“You can’t just throw things at people,” I snap. “The hell did you think would happen?”
“You’d catch it like a normal person?”
Luckily, the phone is fine.
“Why do I have this?”
“Why do you think? Give me your number,” he says, as if throwing something at me was the obvious way to get my contact information. “I’m picking you up tomorrow at five.”
“Silas,” I say, very slowly. “I am not going to this dinner—”
“I’m picking you up at five or telling Meckler what’s really going on.”
We stare at each other in the low light, and I’m tempted to throw his phone down, walk up to him, and put my hands around his neck. Of course Silas is going to get what he wants, because he always does. He’s a handsome white guy who gets to disregard whatever rules he wants and run roughshod over anyone else, and he doesn’t even know it. He thinks I owe him.
I’m so angry I want to cry, but instead I put my number into his phone and throw it back.
“Great,” he says.
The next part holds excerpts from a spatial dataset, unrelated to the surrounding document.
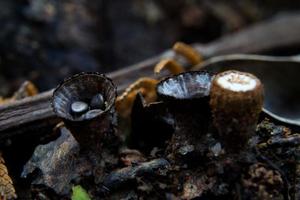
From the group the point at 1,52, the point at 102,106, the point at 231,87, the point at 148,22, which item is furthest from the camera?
the point at 148,22

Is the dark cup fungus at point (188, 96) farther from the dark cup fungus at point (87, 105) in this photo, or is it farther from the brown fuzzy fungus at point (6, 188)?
the brown fuzzy fungus at point (6, 188)

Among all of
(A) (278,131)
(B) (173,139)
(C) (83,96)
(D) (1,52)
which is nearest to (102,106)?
(C) (83,96)

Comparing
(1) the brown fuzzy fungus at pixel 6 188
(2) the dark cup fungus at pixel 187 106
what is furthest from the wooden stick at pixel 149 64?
(2) the dark cup fungus at pixel 187 106

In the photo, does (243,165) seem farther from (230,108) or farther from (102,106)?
(102,106)

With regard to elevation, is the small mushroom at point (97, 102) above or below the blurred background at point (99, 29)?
below

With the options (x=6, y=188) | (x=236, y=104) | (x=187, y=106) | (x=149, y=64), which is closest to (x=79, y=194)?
(x=6, y=188)
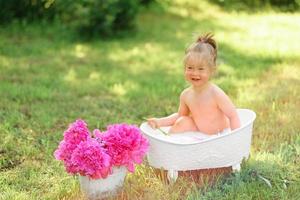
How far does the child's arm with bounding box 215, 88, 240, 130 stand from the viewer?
327 cm

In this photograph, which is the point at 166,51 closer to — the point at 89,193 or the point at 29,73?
the point at 29,73

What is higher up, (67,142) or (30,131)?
(67,142)

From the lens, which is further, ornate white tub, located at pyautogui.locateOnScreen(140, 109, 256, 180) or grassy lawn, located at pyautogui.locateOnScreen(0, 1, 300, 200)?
grassy lawn, located at pyautogui.locateOnScreen(0, 1, 300, 200)

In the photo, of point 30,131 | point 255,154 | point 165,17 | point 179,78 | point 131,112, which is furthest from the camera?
point 165,17

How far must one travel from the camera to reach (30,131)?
4.18m

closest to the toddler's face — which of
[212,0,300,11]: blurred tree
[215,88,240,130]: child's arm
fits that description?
[215,88,240,130]: child's arm

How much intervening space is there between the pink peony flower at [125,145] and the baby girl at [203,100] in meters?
0.36

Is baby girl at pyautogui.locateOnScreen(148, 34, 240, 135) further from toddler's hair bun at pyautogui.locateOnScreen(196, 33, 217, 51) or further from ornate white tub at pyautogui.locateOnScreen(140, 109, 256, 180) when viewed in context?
ornate white tub at pyautogui.locateOnScreen(140, 109, 256, 180)

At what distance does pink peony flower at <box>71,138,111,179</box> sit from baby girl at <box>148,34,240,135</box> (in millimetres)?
568

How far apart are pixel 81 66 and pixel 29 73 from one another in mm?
549

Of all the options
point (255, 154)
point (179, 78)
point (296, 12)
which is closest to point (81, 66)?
point (179, 78)

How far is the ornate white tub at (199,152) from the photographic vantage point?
304 centimetres

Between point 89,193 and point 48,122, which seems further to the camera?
point 48,122

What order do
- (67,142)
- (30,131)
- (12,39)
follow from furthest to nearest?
(12,39) < (30,131) < (67,142)
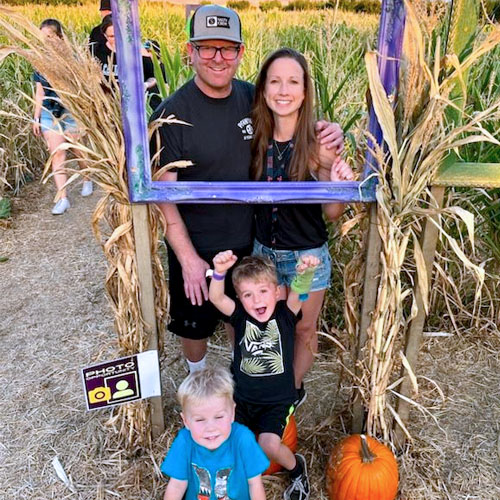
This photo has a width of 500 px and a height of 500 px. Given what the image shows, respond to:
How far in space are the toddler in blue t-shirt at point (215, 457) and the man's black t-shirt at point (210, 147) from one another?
67cm

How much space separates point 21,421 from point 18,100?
3.96m

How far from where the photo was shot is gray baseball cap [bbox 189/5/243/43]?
2029 mm

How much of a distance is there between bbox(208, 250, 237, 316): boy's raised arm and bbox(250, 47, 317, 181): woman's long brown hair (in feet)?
1.40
He doesn’t sound like he thinks it’s great, but a moment later my phone is buzzing in my pocket, and I assume it’s him. “Text me your address tomorrow.”
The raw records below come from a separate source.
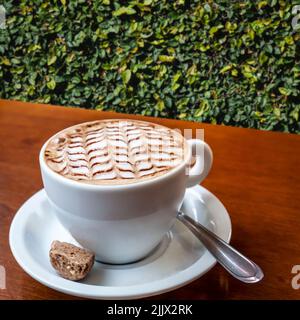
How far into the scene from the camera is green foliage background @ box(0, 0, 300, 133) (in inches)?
68.1

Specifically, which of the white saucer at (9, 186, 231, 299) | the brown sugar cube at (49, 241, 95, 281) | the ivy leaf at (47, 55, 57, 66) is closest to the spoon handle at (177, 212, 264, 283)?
the white saucer at (9, 186, 231, 299)

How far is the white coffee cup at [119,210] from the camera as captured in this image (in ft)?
1.57

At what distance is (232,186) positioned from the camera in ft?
2.42

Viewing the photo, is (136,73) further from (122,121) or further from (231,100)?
(122,121)

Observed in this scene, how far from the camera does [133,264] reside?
545mm

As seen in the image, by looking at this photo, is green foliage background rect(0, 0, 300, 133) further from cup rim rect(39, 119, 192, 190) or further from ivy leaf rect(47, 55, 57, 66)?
cup rim rect(39, 119, 192, 190)

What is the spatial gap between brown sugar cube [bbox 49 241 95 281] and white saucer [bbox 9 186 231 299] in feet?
0.04

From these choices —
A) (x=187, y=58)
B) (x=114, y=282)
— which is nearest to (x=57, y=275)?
(x=114, y=282)

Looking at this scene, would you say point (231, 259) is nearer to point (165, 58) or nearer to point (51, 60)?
point (165, 58)

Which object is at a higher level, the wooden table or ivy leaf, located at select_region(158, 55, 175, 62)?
the wooden table

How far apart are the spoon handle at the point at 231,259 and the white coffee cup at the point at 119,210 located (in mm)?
53

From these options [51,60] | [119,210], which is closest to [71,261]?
[119,210]

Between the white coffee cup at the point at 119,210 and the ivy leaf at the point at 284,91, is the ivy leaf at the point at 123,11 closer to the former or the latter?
the ivy leaf at the point at 284,91

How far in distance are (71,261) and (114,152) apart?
0.14 metres
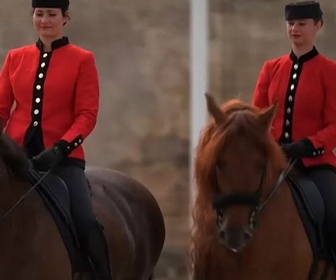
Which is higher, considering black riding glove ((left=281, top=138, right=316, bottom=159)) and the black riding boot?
black riding glove ((left=281, top=138, right=316, bottom=159))

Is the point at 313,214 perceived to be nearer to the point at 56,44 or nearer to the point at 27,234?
the point at 27,234

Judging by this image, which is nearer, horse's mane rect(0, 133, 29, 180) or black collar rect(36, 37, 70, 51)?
horse's mane rect(0, 133, 29, 180)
“Silas,” barks a voice, and I jump. We both turn to see Gideon leaning in through the door. “You done here? We still gotta get the art back to Javi’s. Hey, Kat.”
I nod, because I’ve got no idea how to act.
“Hey.”
“Thanks for overseeing the pies.”
“Of course.”
He nods, then looks over at Silas.
“You coming?” he asks.
I like Gideon. I don’t know him that well, but he doesn’t bother much with small talk and he likes animals, so we’re good.
“Course,” Silas says, pushes himself from the wall, nods at me. “Five. Don’t forget the address.”
He walks away without waiting for confirmation as Gideon looks from him, to me, and then back, face filled with questions but none of them getting to his lips. The two of them leave and I finally take a deep breath, put my hands over my face, curl my fingers into my hair.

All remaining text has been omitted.